Obvious defects of the goods must be reported to us in writing within 2 weeks of receipt; otherwise, our warranty obligations shall lapse. Transport damages must be complained about to the carrier upon delivery or reported and recorded at the post office within 7 days. In the case of significant transport damages, acceptance of the goods must be refused.
For every complaint regarding defects, the buyer must return the disputed goods to us along with all accessories, a copy of the delivery note with which the goods were delivered, and a detailed description of the defect. The goods must be returned in the original packaging or in suitably appropriate packaging at our expense.
If the buyer is a business entity, the inspection and notification obligations pursuant to § 377 HGB apply; it is presumed that a bilateral commercial transaction exists.
(5) If the buyer is a consumer, the warranty period is 2 years for newly manufactured goods and 1 year for used goods, starting from the delivery of the goods. If the buyer is a business, the warranty period for newly manufactured goods is reduced to 1 year; the warranty for used goods is excluded.
(6) No warranty is assumed for damages resulting from inappropriate or improper use, faulty assembly or commissioning by the buyer or third parties, natural wear and tear, faulty or negligent handling, unsuitable operating materials, failure to observe operating and maintenance instructions, as well as improper modifications or repair work carried out by the buyer or third parties.
(7) If the goods continue to be used despite knowledge of a defect, we are only liable for the original defect, but not for any damages that have arisen from the continued use.
§ 9 Liability
We are fully liable for damages resulting from breaches of contractual and non-contractual obligations in cases of fraud, intent, and gross negligence.
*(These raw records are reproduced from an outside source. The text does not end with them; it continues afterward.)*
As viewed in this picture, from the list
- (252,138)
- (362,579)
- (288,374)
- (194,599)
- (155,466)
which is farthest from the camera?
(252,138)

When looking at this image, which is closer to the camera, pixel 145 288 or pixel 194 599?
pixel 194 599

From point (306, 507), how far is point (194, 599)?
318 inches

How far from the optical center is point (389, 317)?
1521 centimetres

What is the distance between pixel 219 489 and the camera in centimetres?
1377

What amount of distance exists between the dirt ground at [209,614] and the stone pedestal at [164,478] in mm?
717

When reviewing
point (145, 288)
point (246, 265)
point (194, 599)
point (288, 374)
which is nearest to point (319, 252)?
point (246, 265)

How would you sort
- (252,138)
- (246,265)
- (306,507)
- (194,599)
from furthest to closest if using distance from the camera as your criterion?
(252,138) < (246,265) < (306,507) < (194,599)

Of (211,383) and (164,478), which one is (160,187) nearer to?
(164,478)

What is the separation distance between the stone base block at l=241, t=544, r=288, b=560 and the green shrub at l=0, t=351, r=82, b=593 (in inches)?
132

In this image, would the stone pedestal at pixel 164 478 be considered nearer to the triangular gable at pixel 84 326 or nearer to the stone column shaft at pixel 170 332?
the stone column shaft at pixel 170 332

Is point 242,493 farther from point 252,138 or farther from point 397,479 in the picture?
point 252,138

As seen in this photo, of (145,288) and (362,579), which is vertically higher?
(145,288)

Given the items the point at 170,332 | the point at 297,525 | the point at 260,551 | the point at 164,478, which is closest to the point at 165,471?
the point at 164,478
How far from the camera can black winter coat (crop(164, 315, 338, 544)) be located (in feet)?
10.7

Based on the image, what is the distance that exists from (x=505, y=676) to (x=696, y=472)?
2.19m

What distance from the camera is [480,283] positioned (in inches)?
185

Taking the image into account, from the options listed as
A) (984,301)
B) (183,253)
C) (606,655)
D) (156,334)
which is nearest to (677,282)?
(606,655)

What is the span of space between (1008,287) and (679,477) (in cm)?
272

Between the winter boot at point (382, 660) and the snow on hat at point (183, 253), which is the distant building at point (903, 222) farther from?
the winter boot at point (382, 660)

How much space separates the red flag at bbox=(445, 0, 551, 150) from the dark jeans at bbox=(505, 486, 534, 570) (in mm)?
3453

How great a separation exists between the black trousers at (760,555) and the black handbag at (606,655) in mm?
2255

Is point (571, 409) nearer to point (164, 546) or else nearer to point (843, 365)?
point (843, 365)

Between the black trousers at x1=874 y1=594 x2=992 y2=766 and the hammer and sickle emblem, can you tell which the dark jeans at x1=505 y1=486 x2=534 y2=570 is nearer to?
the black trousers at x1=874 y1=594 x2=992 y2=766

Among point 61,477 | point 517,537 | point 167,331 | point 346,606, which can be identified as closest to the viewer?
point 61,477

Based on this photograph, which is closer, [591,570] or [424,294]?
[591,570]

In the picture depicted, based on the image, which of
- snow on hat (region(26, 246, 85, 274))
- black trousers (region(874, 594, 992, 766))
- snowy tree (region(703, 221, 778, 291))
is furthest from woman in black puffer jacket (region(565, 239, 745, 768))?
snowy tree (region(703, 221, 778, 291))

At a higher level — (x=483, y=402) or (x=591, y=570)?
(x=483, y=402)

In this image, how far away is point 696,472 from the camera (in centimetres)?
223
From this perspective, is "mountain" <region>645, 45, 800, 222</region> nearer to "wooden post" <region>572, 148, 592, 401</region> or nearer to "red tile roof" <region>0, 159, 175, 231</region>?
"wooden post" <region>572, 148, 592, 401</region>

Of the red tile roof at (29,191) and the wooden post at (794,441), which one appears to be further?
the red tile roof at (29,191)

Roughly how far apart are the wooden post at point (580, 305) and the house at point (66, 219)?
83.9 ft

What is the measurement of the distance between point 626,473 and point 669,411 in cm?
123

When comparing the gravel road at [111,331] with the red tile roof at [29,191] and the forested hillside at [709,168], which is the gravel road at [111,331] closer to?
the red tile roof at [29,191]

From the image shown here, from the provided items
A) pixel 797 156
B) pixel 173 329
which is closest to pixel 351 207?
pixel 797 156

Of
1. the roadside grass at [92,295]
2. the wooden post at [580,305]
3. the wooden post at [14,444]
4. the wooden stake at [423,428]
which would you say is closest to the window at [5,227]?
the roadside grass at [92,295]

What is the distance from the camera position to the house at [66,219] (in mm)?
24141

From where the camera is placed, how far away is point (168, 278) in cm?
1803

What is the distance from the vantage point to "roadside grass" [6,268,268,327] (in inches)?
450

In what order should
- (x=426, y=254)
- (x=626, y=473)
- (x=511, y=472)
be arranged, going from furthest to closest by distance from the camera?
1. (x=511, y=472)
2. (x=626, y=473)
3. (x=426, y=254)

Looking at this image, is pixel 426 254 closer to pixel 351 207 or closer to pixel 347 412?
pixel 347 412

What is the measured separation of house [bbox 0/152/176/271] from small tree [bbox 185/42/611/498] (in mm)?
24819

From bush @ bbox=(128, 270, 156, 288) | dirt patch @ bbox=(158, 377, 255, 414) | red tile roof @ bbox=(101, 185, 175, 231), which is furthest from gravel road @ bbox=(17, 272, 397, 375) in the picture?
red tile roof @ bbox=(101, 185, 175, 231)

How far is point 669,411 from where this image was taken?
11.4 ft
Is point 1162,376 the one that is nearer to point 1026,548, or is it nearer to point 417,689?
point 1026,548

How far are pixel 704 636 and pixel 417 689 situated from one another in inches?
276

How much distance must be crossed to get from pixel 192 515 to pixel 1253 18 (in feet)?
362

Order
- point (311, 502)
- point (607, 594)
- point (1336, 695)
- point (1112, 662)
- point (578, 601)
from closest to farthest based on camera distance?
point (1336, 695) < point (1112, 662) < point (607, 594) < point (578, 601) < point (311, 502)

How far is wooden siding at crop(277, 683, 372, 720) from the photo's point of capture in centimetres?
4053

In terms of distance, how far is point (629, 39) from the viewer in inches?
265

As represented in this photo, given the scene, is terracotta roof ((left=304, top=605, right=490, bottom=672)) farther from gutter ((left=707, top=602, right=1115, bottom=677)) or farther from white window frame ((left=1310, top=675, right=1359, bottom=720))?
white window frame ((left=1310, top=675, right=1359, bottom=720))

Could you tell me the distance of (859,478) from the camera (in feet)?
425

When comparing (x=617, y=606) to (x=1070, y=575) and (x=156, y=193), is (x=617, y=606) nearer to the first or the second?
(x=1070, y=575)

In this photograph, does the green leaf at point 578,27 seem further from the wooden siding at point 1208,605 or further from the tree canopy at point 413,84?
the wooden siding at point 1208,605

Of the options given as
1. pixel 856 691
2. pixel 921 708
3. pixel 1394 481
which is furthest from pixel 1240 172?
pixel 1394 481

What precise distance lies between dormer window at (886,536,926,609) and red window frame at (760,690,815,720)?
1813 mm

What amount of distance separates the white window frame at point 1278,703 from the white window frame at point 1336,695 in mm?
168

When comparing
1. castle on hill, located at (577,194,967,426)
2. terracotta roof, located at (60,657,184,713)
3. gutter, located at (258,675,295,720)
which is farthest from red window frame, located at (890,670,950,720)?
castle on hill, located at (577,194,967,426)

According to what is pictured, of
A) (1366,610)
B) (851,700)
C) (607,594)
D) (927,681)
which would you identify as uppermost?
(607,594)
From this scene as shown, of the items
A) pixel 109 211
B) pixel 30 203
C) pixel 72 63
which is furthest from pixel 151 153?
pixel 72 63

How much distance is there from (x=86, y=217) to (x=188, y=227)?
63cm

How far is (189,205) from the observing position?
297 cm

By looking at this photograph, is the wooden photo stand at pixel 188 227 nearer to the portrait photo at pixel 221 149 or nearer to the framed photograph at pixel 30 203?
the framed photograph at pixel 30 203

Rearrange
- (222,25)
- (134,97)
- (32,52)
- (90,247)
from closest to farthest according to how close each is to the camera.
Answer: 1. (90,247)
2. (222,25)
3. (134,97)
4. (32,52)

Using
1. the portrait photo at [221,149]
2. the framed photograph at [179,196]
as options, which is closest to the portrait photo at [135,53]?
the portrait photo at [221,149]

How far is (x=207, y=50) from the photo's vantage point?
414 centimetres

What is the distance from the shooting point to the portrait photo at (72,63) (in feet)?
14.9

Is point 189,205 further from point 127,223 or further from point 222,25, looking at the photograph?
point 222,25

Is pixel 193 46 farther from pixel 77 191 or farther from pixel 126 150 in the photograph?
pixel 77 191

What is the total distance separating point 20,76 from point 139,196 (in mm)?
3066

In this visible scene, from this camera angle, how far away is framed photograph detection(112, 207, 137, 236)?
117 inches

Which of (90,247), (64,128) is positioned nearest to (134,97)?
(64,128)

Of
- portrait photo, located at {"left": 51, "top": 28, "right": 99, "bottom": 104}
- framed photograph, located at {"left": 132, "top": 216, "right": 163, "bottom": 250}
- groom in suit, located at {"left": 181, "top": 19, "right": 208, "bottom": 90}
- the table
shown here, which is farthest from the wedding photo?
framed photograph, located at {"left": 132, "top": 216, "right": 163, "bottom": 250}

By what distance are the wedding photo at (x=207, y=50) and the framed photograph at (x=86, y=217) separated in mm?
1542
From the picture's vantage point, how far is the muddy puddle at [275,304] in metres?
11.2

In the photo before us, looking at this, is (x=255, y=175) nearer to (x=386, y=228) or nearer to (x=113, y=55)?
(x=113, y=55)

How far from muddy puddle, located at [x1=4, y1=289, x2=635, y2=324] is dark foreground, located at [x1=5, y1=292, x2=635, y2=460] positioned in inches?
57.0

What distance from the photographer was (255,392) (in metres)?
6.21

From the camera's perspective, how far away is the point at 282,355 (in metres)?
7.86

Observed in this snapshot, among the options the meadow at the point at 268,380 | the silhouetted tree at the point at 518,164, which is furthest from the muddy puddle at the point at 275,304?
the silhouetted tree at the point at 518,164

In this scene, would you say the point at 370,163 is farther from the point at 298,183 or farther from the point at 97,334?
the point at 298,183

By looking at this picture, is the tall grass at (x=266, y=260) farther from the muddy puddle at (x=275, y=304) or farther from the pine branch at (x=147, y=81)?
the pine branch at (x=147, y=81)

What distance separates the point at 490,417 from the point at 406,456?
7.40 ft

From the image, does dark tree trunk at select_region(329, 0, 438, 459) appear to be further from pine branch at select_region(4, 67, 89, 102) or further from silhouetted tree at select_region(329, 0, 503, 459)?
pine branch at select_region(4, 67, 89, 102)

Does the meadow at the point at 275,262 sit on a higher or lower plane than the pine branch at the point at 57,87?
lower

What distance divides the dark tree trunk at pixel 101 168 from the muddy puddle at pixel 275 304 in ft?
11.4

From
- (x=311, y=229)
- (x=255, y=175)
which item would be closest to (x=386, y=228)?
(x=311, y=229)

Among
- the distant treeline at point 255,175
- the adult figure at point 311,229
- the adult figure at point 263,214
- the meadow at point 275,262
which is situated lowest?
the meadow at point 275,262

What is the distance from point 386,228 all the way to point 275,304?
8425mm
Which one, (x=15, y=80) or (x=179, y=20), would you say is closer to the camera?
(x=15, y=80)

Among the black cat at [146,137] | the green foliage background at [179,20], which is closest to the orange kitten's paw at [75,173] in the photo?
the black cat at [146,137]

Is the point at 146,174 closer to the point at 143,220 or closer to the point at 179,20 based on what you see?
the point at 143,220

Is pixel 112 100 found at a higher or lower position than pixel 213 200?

If we negligently breach an essential contractual obligation, our liability for damages is limited to the typical, foreseeable damage arising from the contract. The same applies to breaches of duty by our vicarious agents. Further claims are excluded. Our liability under the Product Liability Act, from a guarantee, or for personal injury remains unaffected.
§ 10 Retention of Title
Until full payment of the purchase price has been made, our goods remain our property. If the reserved goods are combined with other goods, we acquire co-ownership of the new item in proportion to the invoice value of our goods relative to the invoice value of the other combined goods. The buyer stores the reserved goods or the item in which we hold co-ownership free of charge on our behalf. Pledging or transferring security interests in the goods owned or co-owned by us is not permitted. In the event of third-party access to the reserved goods, the buyer shall indicate our ownership and notify us immediately. The buyer hereby assigns to us, as security, all claims arising from resale or any other legal grounds (insurance, tort) concerning the reserved goods in full.
§ 11 Prohibition of Assignment
The assignment of any claims or demands against us to third parties is excluded unless we expressly consent to the assignment in writing. We are obliged to consent if the buyer demonstrates a legitimate interest in the assignment. The prohibition of assignment also applies to warranty claims.
§ 12 Data Protection
We are entitled to store and process the data received in connection with the business relationship concerning the buyer, whether these originate from the buyer themselves or from third parties, in accordance with data protection laws, insofar as they are necessary for the business relationship. The data will only be disclosed to third parties with the buyer's consent, except in cases of legal or official reporting obligations.
§ 13 Final Provisions
(1) The law of the Federal Republic of Germany shall apply to the business relationship with the buyer, to the exclusion of the UN Convention on Contracts for the International Sale of Goods.
(2) The place of jurisdiction shall be the Local Court of Brake (26919 Brake), insofar as this is legally permissible.
(3) If any of the preceding provisions are wholly or partially invalid, this shall not affect the validity of the remaining clauses or parts thereof.